April 30 — PROVO — Utah County’s four designated trauma centers are setting the example for the rest of the state when it comes to coordinating efforts to treat critically injured patients – and that means better care for everyone.
Utah Valley Regional Medical Center is a Level 2 Trauma Center while American Fork Hospital, Mountain View Hospital and Timpanogos Regional Hospital are all Level 4 Trauma Centers. Representatives from each hospital meet quarterly as a group to discuss trauma care in the county – something that’s not seen anywhere else in the state.
“Utah County is the only county in the state with that kind of coordination between facilities, although Salt Lake is trying to pull together a similar group,” said Craig Cook, MD, trauma director at Utah Valley Regional. “We’ve broken through many barriers by meeting together which has greatly improved our outcomes from traumatic injuries.”
Each hospital that becomes a trauma center develops consistent processes and procedures that enable the physicians and staff to give the best care to an injured patient.
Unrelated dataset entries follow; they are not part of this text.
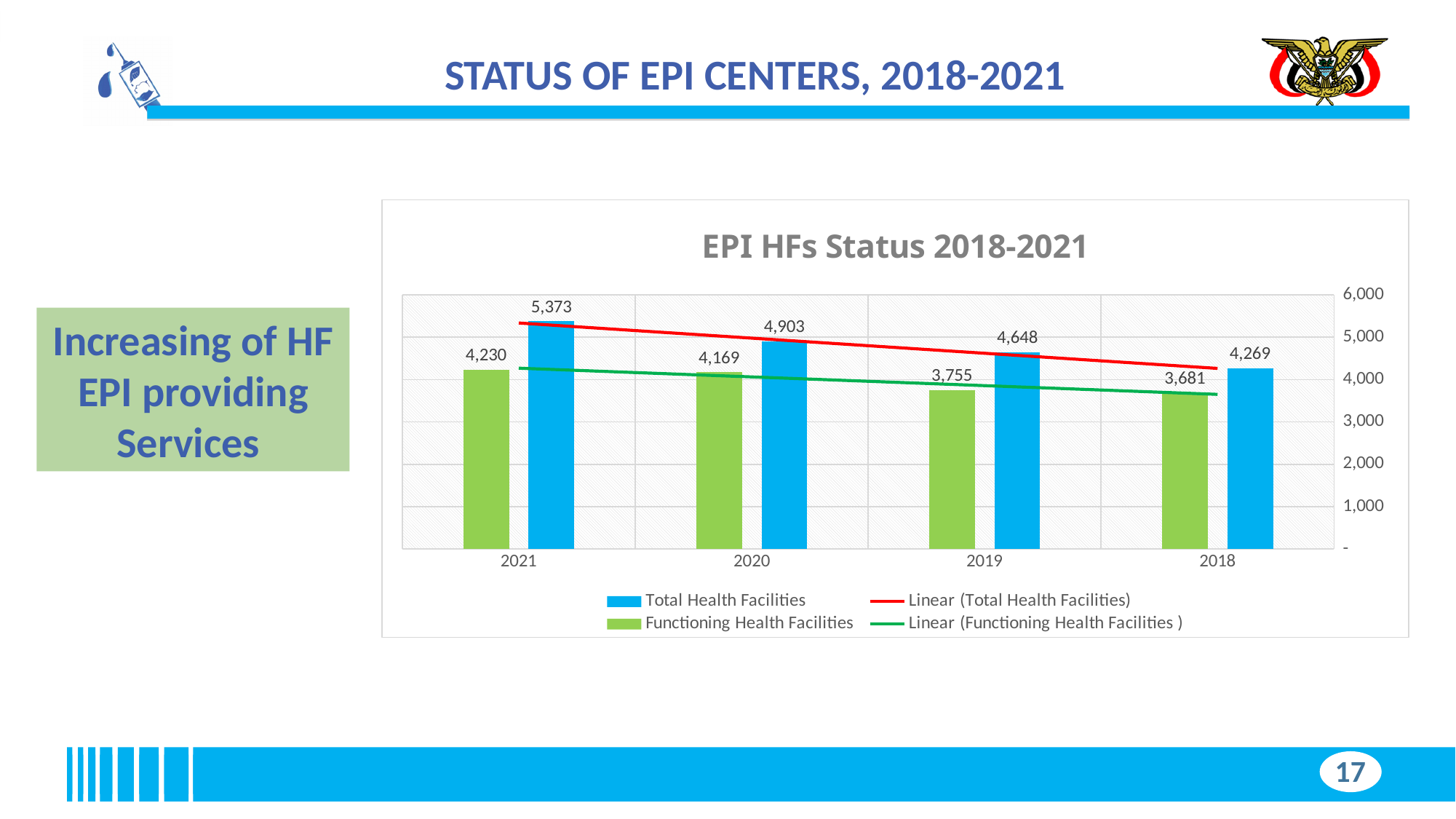
Is the value for Total Health Facilities in 2020 greater or less than 5,000? less What is the value of Functioning Health Facilities for 2019? 3,755 Which year has the highest value for Total Health Facilities? 2021 What is the value of Total Health Facilities for 2018? 4,269 What kind of chart is shown on the slide? bar chart What is the value of Total Health Facilities for 2021? 5,373 Which is larger: Functioning Health Facilities in 2020 or Functioning Health Facilities in 2019? 2020 Do the Total Health Facilities values rise or fall moving left to right along the x axis from 2021 to 2018? fall Which year has the lowest value for Functioning Health Facilities? 2018 What is the difference between Total Health Facilities and Functioning Health Facilities in 2021? 1,143 How many years are shown on the x axis? 4 What is the difference between Total Health Facilities in 2021 and in 2018? 1,104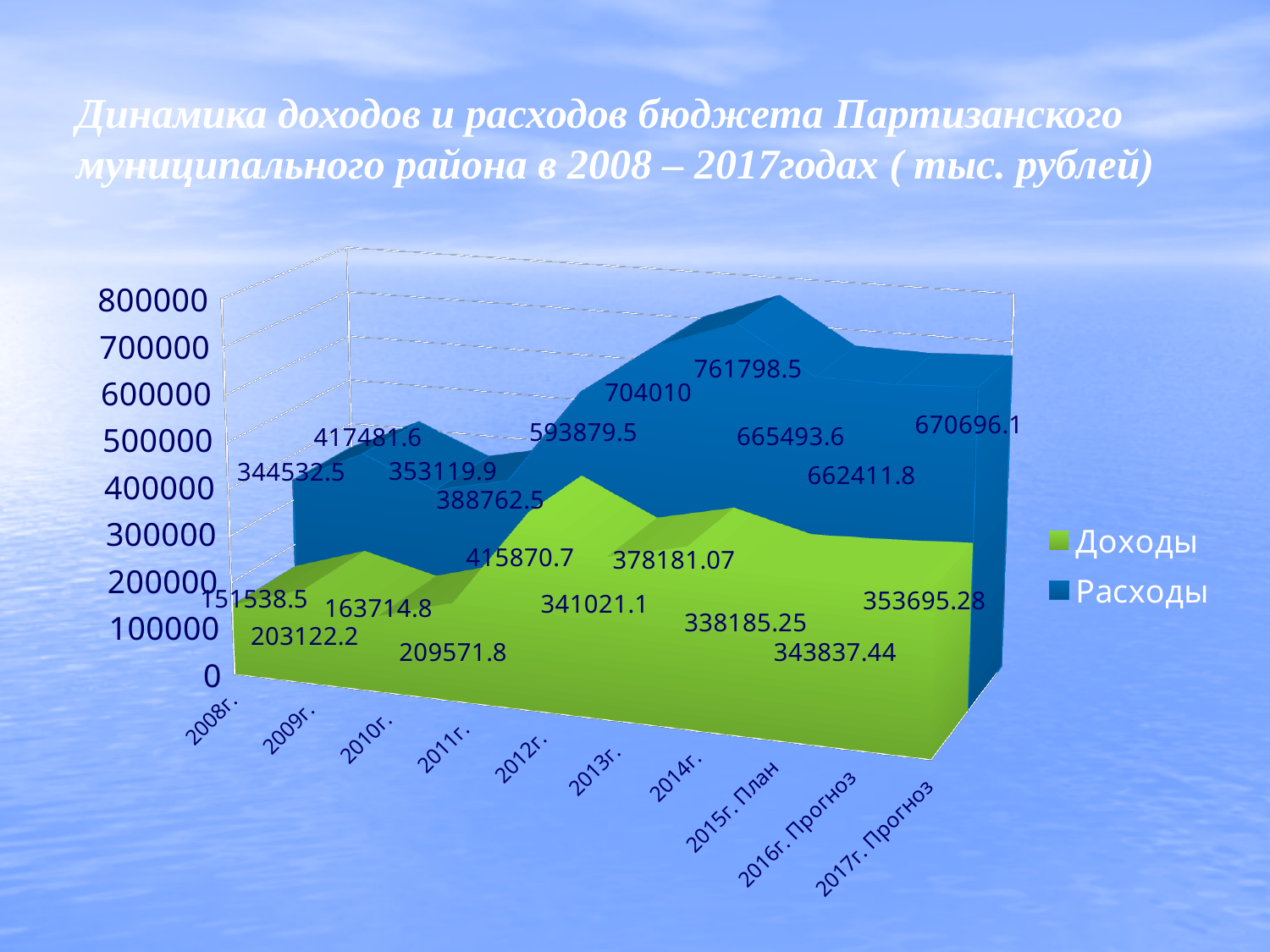
What is the value of Доходы for 2017г. Прогноз? 353695.28 Which is larger in 2013г., Доходы or Расходы? Расходы In which year is Расходы highest? 2014г. What is the difference between Расходы and Доходы in 2014г.? 383617.43 What is the value of Расходы for 2014г.? 761798.5 In which year is Доходы lowest? 2008г. How many series does the legend list? 2 What is the value of Расходы for 2008г.? 344532.5 How many years (categories) are shown on the x axis? 10 Which colour represents Доходы in the legend? Green What kind of chart is shown on the slide? Area chart What is the value of Доходы for 2012г.? 415870.7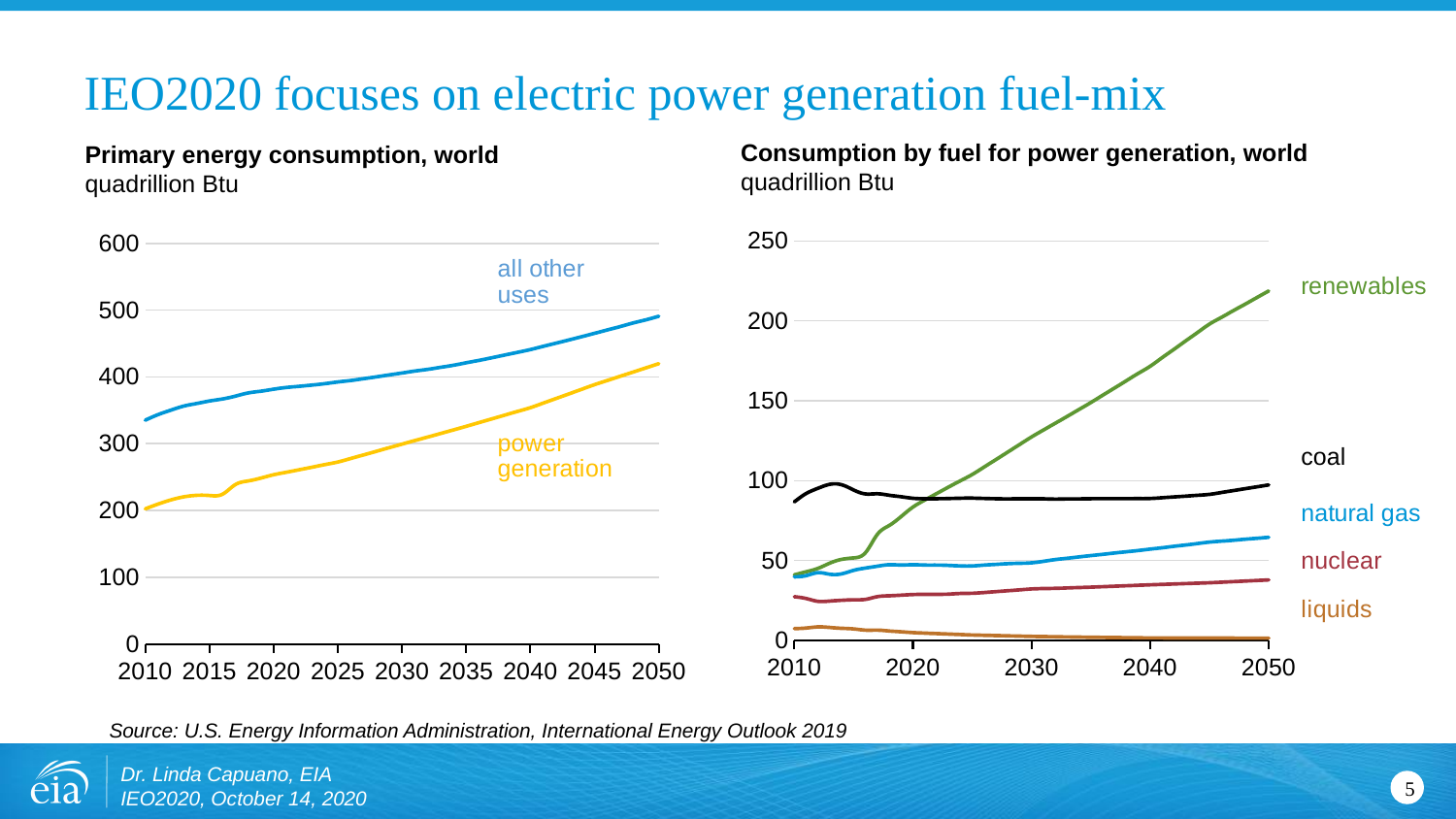
What kind of chart is the 'Primary energy consumption, world' chart on the left? line chart On the 'Consumption by fuel for power generation, world' chart, does the liquids line rise or fall from 2010 to 2050? fall On the 'Primary energy consumption, world' chart, is the value for 'all other uses' in 2050 greater or less than 400? greater How many series are plotted on the 'Primary energy consumption, world' chart on the left? 2 On the 'Consumption by fuel for power generation, world' chart, is the value for renewables in 2050 greater or less than 200? greater On the 'Primary energy consumption, world' chart, is the value for 'power generation' in 2010 greater or less than 300? less On the 'Consumption by fuel for power generation, world' chart, which is larger in 2050, coal or natural gas? coal On the 'Consumption by fuel for power generation, world' chart, which fuel has the lowest value in 2050? liquids On the 'Consumption by fuel for power generation, world' chart, which fuel has the highest value in 2010? coal On the 'Consumption by fuel for power generation, world' chart, which fuel has the highest value in 2050? renewables How many series are plotted on the 'Consumption by fuel for power generation, world' chart on the right? 5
There are five different levels of trauma centers that provide access to different levels of resources:
- Level 4 & 5 centers can care for an injured patient in the initial phase of treatment, then admit those with straight forward injuries or transfer the more injured to a higher level center as needed.
- Level 3 centers can provide initial care and may admit and care for moderately severe injuries if appropriate specialties are available, but will transfer the more severely injured to a Level 1 or a Level 2 center.
- Level 2 and 1 centers provide definitive care to critically injured patients from the Emergency Room to the Intensive Care Unit and to Rehabilitation.
- Level 1 centers must demonstrate a commitment to trauma research and education that other centers do not.
Utah County's four designated trauma centers are leading the state in coordination efforts, which means better care for patients.